Republicans in North Carolina share these same concerns that Dr. Ku expressed in his 2011 article. In North Carolina almost 2 million people already live in a primary care shortage area in North Carolina, and access to health care is a daily struggle for many North Carolinians, especially in rural areas. Adding another 500,000 or more people to the Medicaid rolls would only make this problem worse and put traditional Medicaid program enrollees at risk, as low-income parents, children, pregnant women, the elderly, the blind, and the disabled would now have to compete for access to health care with able-bodied, childless adults.
The shortage of primary care providers would likely be even worse than Dr. Ku predicted in 2011, as those predictions were based off projections on how many people may enroll in Medicaid under expansion. In practice, numerous expansion states have seen enrollment numbers that are up to 50 percent higher than the Congressional Budget Office expected before the expansion took effect in 2014.
Dr. Ku also predicted in his 2011 article that the Affordable Care Act (ACA) would help meet the heightened demand for health care services under expansion by increasing the Medicaid fee for primary care, saying it, “...should make Medicaid more attractive to primary care practitioners.” The reality is that, according to Sheps Health Workforce NC, the rate of primary care providers per 10,000 residents has dropped from 7.78 in 2011 to 7.01 in 2018. At the same time, the number of primary care physicians in North Carolina has dropped from 7,527 in 2011 to 7,287 in 2018 while the population of the state has increased from roughly 9.5 million in 2010 to more than 10.3 million in 2018.

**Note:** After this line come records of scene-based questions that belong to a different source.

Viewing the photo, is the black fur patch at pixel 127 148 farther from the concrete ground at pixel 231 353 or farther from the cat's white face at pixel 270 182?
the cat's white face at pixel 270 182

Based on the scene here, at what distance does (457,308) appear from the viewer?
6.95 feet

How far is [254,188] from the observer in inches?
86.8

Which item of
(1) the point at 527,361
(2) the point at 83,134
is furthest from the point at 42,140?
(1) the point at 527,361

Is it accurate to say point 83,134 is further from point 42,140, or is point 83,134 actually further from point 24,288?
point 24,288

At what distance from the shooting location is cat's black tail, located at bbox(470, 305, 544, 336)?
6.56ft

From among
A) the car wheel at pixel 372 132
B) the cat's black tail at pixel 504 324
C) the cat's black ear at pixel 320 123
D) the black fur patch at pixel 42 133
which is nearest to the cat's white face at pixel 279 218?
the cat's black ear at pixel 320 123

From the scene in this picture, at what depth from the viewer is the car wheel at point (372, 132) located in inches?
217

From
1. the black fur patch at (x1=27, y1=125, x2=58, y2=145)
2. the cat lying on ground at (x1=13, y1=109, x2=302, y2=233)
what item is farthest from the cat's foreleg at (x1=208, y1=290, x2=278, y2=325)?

A recent survey examining the time needed to schedule a new patient physician appointment in 15 metropolitan areas showed that since Medicaid expansion started in 2014, average new patient physician appointment wait times have increased by 30 percent. The fact of the matter is, Medicaid expansion just puts further strain a system that is already strained. As Dr. Ku himself said, “If the new demand exceeds the supply of care, the result could be increased waiting times and access barriers.”

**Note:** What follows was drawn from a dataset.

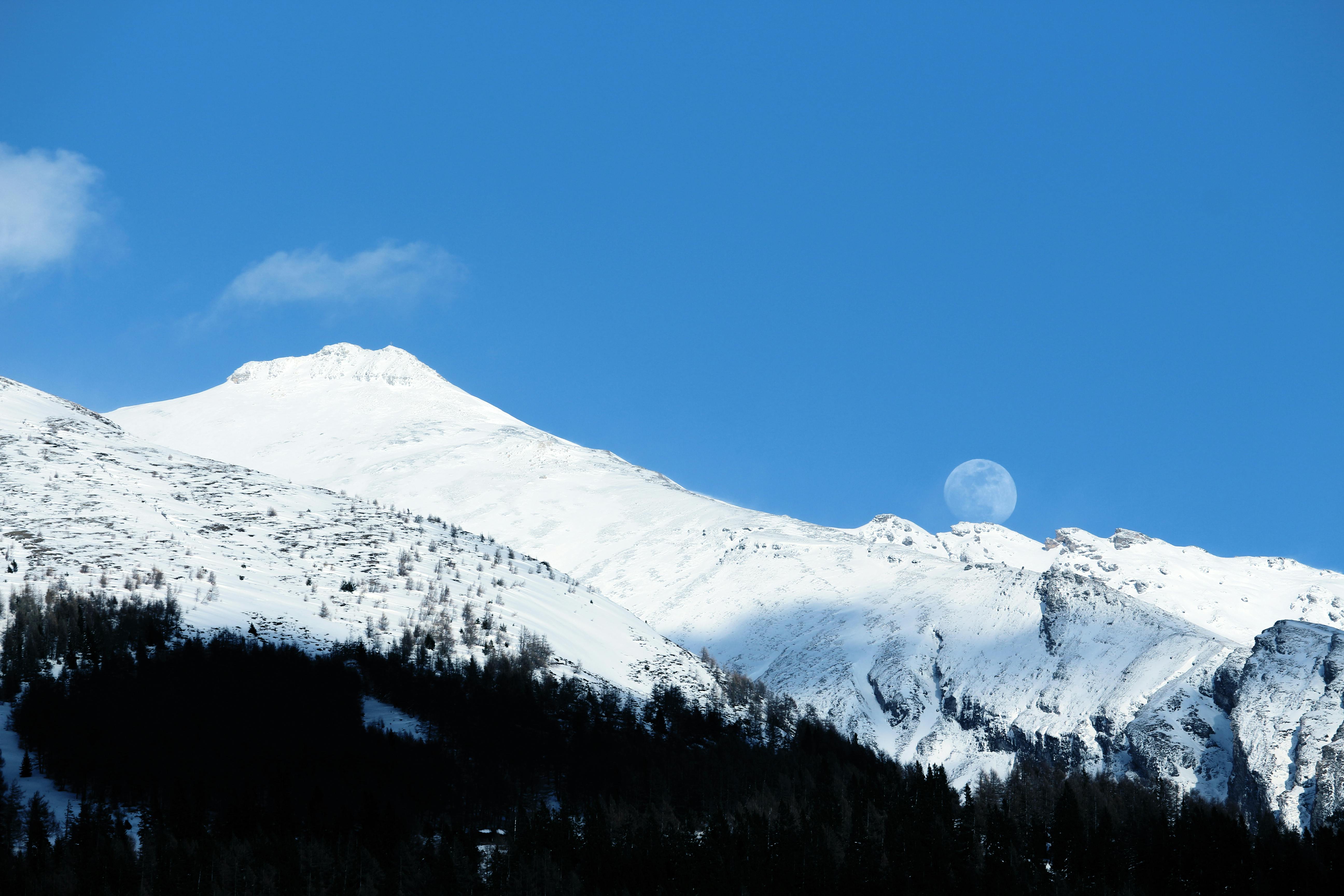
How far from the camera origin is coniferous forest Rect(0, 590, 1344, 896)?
138m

Everyone can agree that something needs to be done to address the issue of health care for the working poor. If we believe in the ingenuity of the American people, how can we possibly accept that we only have a binary response for such a complex issue? It is disingenuous to only focus on the positive aspects of expansion while ignoring the very real risks. It is also impossible to have a productive conversation with someone when you open by impugning their motives, and telling them their core beliefs are wrong. This behavior is demonstrative of the breakdown of political discourse in our state and country. Democrats and Republicans should work together to find solutions that solve problems for North Carolinians. One size does not fit all.When we focus our efforts on political theatrics and national political agendas, North Carolinians lose. I welcome a special session with a singular focus on health care.